Shifting from opinion to story & design to evolution
Because culture emerges from our interactions and the stories we tell about them, one way to get below the surface (to take the iceberg metaphor) and tap into this ongoing conversation is by continually gathering micro narratives or observations from across the organisation.
One key to understanding cultural patterns is to ask people to describe the system, not evaluate it.
Once we have a richly described cultural landscape, we can find local as well as global cultural patterns, based on multiple observations. Some of these patterns may lead to large-scale interventions that span the organisation e.g. changing the approach to performance management. However more often, these Storyscapes enable us to evolve forwards based on small local actions that form part of a coherent overall direction. By enabling decision-makers across all levels of the organisation to access actual stories from their areas, find relevant patterns and then design local interventions themselves, we effectively enable change leadership across all levels of the organisation. Interventions are based on one simple question:
what do I need to change or do differently to create fewer observations in my are like these, and more like those?
This is a question that someone at board level understands as well as someone on the shop floor. It allows the entire company to evolve the culture into a coherent direction, but with local autonomy in terms of how they do it. It’s also an ungameable process, the only way to change people’s observations or experience is to actually change something in the environment or in the way they interact.
The above is an example of a landscape made up of 100's of narrative fragments collected in a university. The green and blue areas reprensent patterns where the student and staff population's current dispositions are widely divergent. The red represents areas of overlapping dispositions. In this case these were overlapping values that could be leveraged.

Data under study:
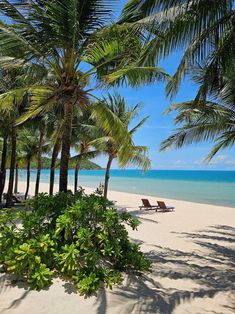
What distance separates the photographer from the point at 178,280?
535 cm

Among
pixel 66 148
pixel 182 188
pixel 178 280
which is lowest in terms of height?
pixel 182 188

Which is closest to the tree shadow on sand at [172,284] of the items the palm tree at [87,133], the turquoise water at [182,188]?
the palm tree at [87,133]

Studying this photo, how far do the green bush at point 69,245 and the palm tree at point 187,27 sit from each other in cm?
343

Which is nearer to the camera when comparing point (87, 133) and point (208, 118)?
point (208, 118)

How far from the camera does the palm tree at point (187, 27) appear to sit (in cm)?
534

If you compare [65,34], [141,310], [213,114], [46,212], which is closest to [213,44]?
[65,34]

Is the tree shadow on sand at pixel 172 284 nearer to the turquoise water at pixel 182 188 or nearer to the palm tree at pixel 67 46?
the palm tree at pixel 67 46

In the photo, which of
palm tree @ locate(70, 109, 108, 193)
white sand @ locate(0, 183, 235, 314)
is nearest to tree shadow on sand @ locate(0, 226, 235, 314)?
white sand @ locate(0, 183, 235, 314)

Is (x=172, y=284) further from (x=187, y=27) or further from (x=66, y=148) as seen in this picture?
(x=187, y=27)

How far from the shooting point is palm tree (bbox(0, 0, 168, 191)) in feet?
18.6

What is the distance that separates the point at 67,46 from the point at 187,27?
7.75 feet

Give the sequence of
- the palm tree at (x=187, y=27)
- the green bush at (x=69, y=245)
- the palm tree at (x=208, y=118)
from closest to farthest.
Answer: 1. the green bush at (x=69, y=245)
2. the palm tree at (x=187, y=27)
3. the palm tree at (x=208, y=118)

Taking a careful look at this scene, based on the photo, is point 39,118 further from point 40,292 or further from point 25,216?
point 40,292

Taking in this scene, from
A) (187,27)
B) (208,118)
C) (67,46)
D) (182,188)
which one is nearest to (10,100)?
(67,46)
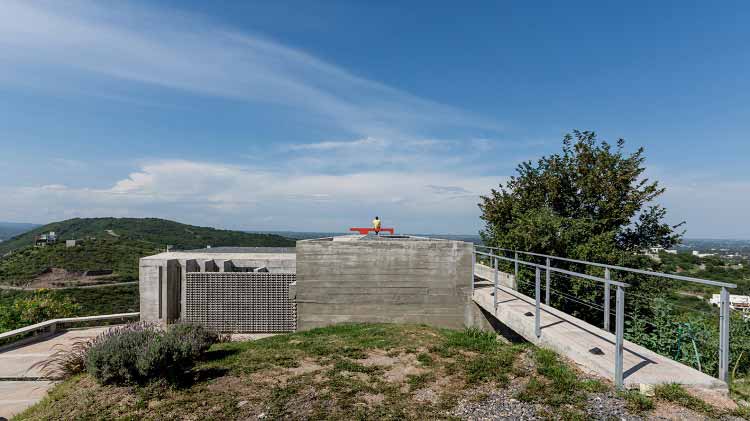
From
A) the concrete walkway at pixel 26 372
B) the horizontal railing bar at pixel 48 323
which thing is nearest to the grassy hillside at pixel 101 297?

What is being asked:
Quote the passage on cultural storyscapes word for word, from its heading to its last sentence.

Output:
Shifting from opinion to story & design to evolution
Because culture emerges from our interactions and the stories we tell about them, one way to get below the surface (to take the iceberg metaphor) and tap into this ongoing conversation is by continually gathering micro narratives or observations from across the organisation.
One key to understanding cultural patterns is to ask people to describe the system, not evaluate it.
Once we have a richly described cultural landscape, we can find local as well as global cultural patterns, based on multiple observations. Some of these patterns may lead to large-scale interventions that span the organisation e.g. changing the approach to performance management. However more often, these Storyscapes enable us to evolve forwards based on small local actions that form part of a coherent overall direction. By enabling decision-makers across all levels of the organisation to access actual stories from their areas, find relevant patterns and then design local interventions themselves, we effectively enable change leadership across all levels of the organisation. Interventions are based on one simple question:
what do I need to change or do differently to create fewer observations in my are like these, and more like those?
This is a question that someone at board level understands as well as someone on the shop floor. It allows the entire company to evolve the culture into a coherent direction, but with local autonomy in terms of how they do it. It’s also an ungameable process, the only way to change people’s observations or experience is to actually change something in the environment or in the way they interact.
The above is an example of a landscape made up of 100's of narrative fragments collected in a university. The green and blue areas reprensent patterns where the student and staff population's current dispositions are widely divergent. The red represents areas of overlapping dispositions. In this case these were overlapping values that could be leveraged.